Pasal 35 ayat (1) huruf g UU No.11/2021 tentang Kejaksaan telah mengatur tugas dan wewenang jaksa agung dalam mengoordinasikan, mengendalikan, dan melakukan penyelidikan, penyidikan, dan penuntutan tindak pidana yang dilakukan bersama oleh orang yang tunduk pada peradilan umum dan peradilan militer. Oleh karena itu, Kejagung tentu juga memiliki alasan kuat menggeledah Kantor Advokat MI untuk kepentingan penyidikan.

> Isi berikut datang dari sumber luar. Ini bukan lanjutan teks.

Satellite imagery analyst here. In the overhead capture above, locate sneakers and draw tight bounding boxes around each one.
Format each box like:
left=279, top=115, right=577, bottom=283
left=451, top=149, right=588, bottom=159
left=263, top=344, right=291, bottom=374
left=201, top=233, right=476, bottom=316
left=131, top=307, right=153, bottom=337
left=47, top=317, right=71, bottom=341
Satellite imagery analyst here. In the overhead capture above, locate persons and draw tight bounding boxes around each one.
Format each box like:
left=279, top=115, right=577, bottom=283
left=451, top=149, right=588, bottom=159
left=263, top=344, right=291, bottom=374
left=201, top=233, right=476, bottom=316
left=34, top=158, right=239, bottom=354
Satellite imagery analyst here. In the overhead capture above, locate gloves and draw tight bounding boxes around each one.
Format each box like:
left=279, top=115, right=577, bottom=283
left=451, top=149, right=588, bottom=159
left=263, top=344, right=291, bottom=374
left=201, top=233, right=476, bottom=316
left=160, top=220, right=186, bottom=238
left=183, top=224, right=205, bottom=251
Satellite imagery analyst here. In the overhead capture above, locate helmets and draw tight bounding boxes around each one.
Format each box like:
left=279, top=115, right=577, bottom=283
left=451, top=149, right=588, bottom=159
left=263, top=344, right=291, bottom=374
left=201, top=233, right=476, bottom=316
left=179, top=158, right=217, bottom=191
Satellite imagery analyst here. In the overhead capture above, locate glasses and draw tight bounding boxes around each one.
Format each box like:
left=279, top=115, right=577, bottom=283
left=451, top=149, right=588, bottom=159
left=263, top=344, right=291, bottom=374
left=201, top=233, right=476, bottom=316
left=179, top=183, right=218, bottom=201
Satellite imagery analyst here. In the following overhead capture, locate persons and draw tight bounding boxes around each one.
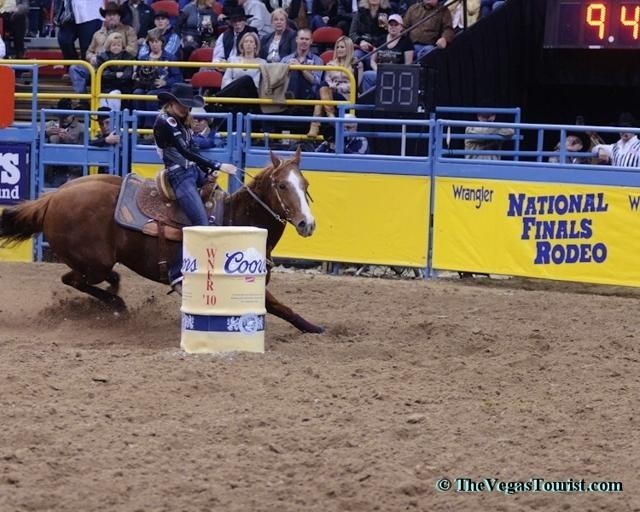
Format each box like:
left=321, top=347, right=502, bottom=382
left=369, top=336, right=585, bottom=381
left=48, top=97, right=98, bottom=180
left=0, top=0, right=639, bottom=294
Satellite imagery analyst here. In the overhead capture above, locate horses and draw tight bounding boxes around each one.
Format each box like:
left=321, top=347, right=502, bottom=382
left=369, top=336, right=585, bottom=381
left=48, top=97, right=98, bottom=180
left=0, top=146, right=328, bottom=335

Pengaturan profesi advokat maupun pengaturan tugas dan wewenang Kejagung dengan undang-undang yang berbeda bukanlah sesuatu yang harus dipesoalkan. Hal penting harus kita ketahui, apakah MI tidak terlibat dalam pusaran dugaan korupsi tersebut sehingga dia diperiksa sebagai saksi dan kantornya digeledah, atau dia hanya sebatas kuasa hukum yang menyampaikan keinginan kliennya untuk mengembalikan uang yang diduga ada hubungannya dengan dugaan korupsi BTS 4G ? Jika MI tidak terlibat, maka amat disayangkan tindakan penggeledahan yang dilakukan oleh tim penyidik Kejagung dan hal itu harus dipertanggungjawabkan ke hadapan publik Indonesia dan organisasi advokat yang menaungi profesi MI, serta harus ada sanksi yang tegas pada tim penyidik Kejagung sesuai dengan prosedur perundang-undangan. Sebaliknya, jika di kemudian hari ditemukan fakta hukum yang menguatkan MI terlibat, maka tindakan penggeledahan oleh tim penyidik Kejagung adalah sah sebagaimana ketentuan norma dalam KUHAP. 


Oleh karena itu, kita semua patut mengapresiasi protes FAPP terhadap Kejagung yang dinilai telah melampaui batas kewenangannya. Namun, kita semua juga harus bersabar menunggu kebenaran proses hukum yang sedang berjalan sambil lalu mengawasi proses penegakan hukum yang dilakukan oleh Kejagung apakah sudah sesuai dengan undang-undang dan prinsip HAM. (*).



*Advokat dan Dosen Fakultas Hukum Universitas Islam Madura (UIM);

Pengurus DPD Masyarakat Hukum Pidana dan Kriminologi Indonesia (MAHUPIKI) Jawa Timur Periode 2022-2027.